Gold and silver prices rose Tuesday but companies that mine the precious metals fell as the broader market gave up recent gains, signalling a lack of confidence in Europe's ability to solve its sovereign debt concerns.
In afternoon trading gold for August delivery rose $26.40 to $1,781.90 and silver added 78 cents to $40.80.
Most gold mining companies were lower, with Barrick Gold Corp. off 55 cents to $50.13, Agnico-Eagle Mines Ltd. down $1.11 to $63.60 and Hecla Mining Co. off 4.27 percent to $7.17.
Silver companies fared no better.
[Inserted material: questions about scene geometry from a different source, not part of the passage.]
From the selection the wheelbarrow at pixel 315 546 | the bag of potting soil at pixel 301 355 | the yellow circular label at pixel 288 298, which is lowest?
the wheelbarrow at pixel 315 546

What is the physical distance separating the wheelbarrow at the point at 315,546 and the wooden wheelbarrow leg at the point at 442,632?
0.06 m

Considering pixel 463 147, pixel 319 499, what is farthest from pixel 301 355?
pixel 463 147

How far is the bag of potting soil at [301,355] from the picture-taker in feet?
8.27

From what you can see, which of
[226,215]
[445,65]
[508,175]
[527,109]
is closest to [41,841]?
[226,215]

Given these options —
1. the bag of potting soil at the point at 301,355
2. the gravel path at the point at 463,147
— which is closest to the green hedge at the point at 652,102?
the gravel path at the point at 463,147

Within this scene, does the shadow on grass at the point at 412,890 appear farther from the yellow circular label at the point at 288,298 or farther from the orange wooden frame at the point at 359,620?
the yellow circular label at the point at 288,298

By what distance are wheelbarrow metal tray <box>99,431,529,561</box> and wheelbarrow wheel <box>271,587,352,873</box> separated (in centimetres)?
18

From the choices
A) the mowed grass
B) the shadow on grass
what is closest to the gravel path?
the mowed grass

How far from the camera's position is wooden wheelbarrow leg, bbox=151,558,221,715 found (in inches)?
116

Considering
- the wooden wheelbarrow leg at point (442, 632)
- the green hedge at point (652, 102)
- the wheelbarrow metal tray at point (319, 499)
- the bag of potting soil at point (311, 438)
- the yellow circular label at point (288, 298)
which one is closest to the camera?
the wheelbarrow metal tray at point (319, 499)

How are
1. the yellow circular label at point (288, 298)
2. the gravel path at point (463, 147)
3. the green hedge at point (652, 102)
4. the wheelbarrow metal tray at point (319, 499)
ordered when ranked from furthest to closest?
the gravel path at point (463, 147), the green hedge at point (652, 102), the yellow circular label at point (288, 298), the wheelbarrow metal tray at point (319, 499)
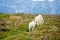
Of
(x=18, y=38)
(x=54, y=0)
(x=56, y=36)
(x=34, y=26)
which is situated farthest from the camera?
(x=54, y=0)

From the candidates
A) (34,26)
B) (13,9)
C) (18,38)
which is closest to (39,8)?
(13,9)

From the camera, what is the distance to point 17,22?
1591 centimetres

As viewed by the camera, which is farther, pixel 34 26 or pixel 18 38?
pixel 34 26

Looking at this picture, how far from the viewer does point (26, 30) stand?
13492 millimetres

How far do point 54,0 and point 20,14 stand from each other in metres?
4.00

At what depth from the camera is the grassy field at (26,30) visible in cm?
1057

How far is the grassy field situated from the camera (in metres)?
10.6

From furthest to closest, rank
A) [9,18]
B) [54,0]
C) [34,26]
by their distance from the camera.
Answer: [9,18] → [54,0] → [34,26]

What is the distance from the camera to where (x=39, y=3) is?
15.1m

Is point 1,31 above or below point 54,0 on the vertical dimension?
below

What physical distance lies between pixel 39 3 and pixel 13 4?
7.19 ft

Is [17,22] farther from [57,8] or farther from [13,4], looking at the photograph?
[57,8]

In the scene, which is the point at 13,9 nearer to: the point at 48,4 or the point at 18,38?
the point at 48,4

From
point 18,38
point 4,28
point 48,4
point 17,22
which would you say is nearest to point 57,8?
point 48,4
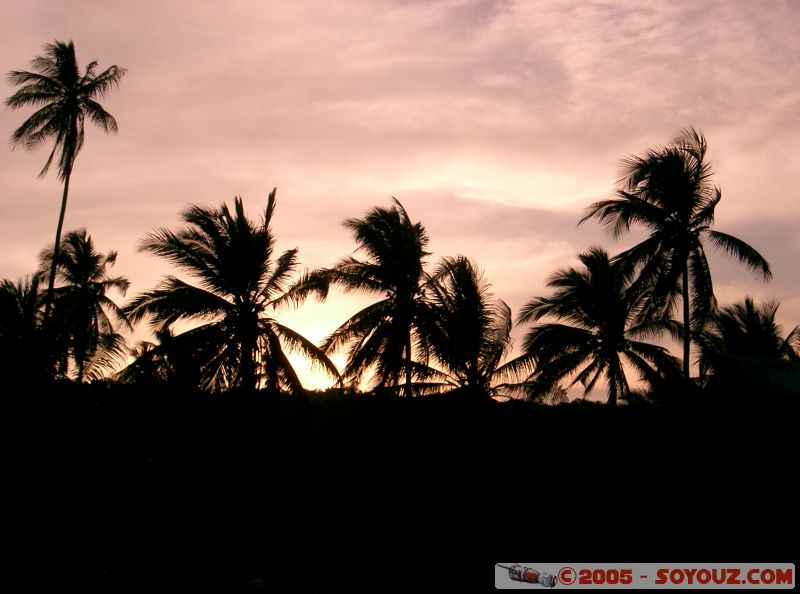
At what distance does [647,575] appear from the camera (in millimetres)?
17016

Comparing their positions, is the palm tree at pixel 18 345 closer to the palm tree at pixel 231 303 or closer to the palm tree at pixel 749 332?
the palm tree at pixel 231 303

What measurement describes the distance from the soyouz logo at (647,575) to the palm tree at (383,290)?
26.5ft

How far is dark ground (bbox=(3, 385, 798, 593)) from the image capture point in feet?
52.5

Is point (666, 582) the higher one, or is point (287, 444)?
point (287, 444)

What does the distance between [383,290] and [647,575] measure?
39.8ft

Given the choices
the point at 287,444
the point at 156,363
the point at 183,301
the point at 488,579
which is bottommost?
the point at 488,579

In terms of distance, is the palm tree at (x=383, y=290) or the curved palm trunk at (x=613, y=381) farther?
the curved palm trunk at (x=613, y=381)

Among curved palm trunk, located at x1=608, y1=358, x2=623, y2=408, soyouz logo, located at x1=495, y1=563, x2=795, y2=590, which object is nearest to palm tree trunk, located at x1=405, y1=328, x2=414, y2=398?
soyouz logo, located at x1=495, y1=563, x2=795, y2=590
Silver Wheaton Corp. was down 2.9 percent to $37.54, Coeur d'Alene Mines Corp. fell 2.8 percent to $26.71 and Silvercorp Metals Inc. dropped 3.8 percent to $9.07.
The S&P 500 was down 15.34, or 1.27 percent, to 1,189.15 and the Dow Jones Industrial Average fell 109.51 to 11,373.39. The Nasdaq composite index declined 40.96 to 2,514.24.
Traders were disappointed at news that Europe's strongest economy only grew 0.1 percent in the second quarter.
It's just a lack of confidence," said Peter Thomas of PFG Best. "It's a global situation. Germany just came out with startlingly bad numbers today. People couldn't believe they are doing so poorly."
Thomas also said investors, especially European ones, are opting for physical gold over stocks in gold mining companies because of a lack of confidence in paper assets.